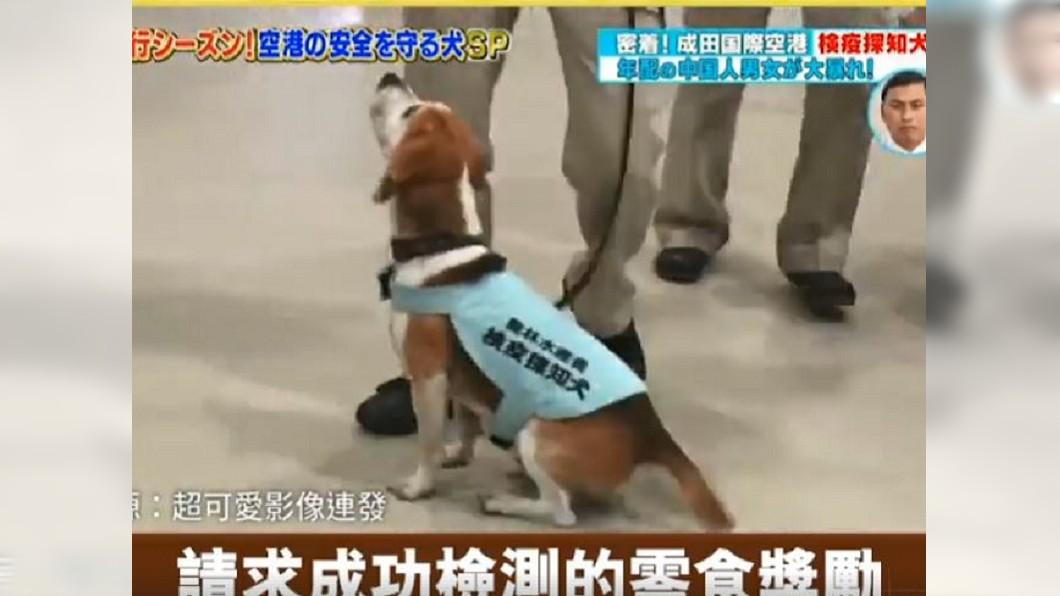 日本機場檢疫犬近日成功擋下大陸豬肉進入國內。圖/翻攝自臉書影片 超萌!檢疫犬搜10kg豬肉頻討獎勵 陸大媽崩潰求放過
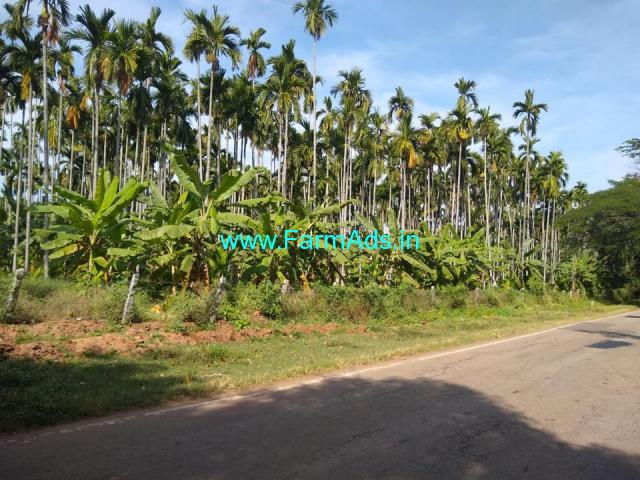 3 acre arecanut plantation for sale In Chikkamgaluru, Tarikere Road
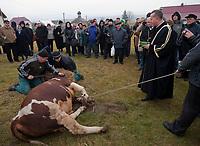 06.11.2011 Bohoniki (woj podlaskie) Polscy Tatarzy rozpoczeli swieto Kurban Bajram ( Swieto Ofiarowania ) jedno z najwazniejszych swiat muzulmanskich . W Bohonikach w ofierze zlozono byka n/z rytualny uboj byka fot.Michal Kosc/AGENCJA WSCHOD UWAGA!!!ZDJECIA NIE MOGA BYC WYKORZYSTANE W INNYM KONTEKSCIE NIZ DOTYCZACYM POLSKICH TATAROW ANI OBRAZAJACYM UCZUCIA RELIGIJNE MNIEJSZOSCI TATARSKIEJ!!!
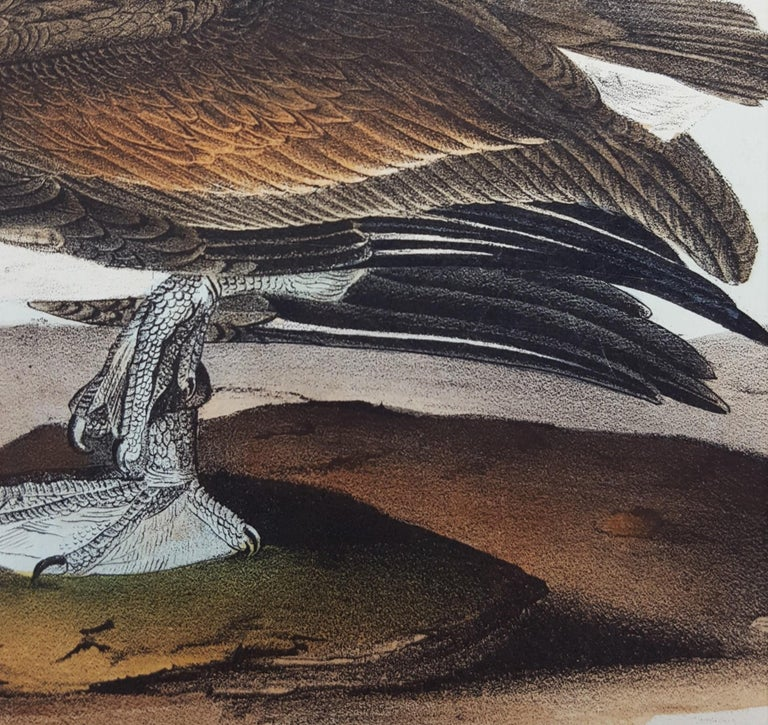 Brown Pelican For Sale 8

## Task details
What you return should be all of the material above, exactly, and none of its pictures.

## Answer to this task
 日本機場檢疫犬近日成功擋下大陸豬肉進入國內。圖/翻攝自臉書影片 超萌!檢疫犬搜10kg豬肉頻討獎勵 陸大媽崩潰求放過
 3 acre arecanut plantation for sale In Chikkamgaluru, Tarikere Road
 06.11.2011 Bohoniki (woj podlaskie) Polscy Tatarzy rozpoczeli swieto Kurban Bajram ( Swieto Ofiarowania ) jedno z najwazniejszych swiat muzulmanskich . W Bohonikach w ofierze zlozono byka n/z rytualny uboj byka fot.Michal Kosc/AGENCJA WSCHOD UWAGA!!!ZDJECIA NIE MOGA BYC WYKORZYSTANE W INNYM KONTEKSCIE NIZ DOTYCZACYM POLSKICH TATAROW ANI OBRAZAJACYM UCZUCIA RELIGIJNE MNIEJSZOSCI TATARSKIEJ!!!
 Brown Pelican For Sale 8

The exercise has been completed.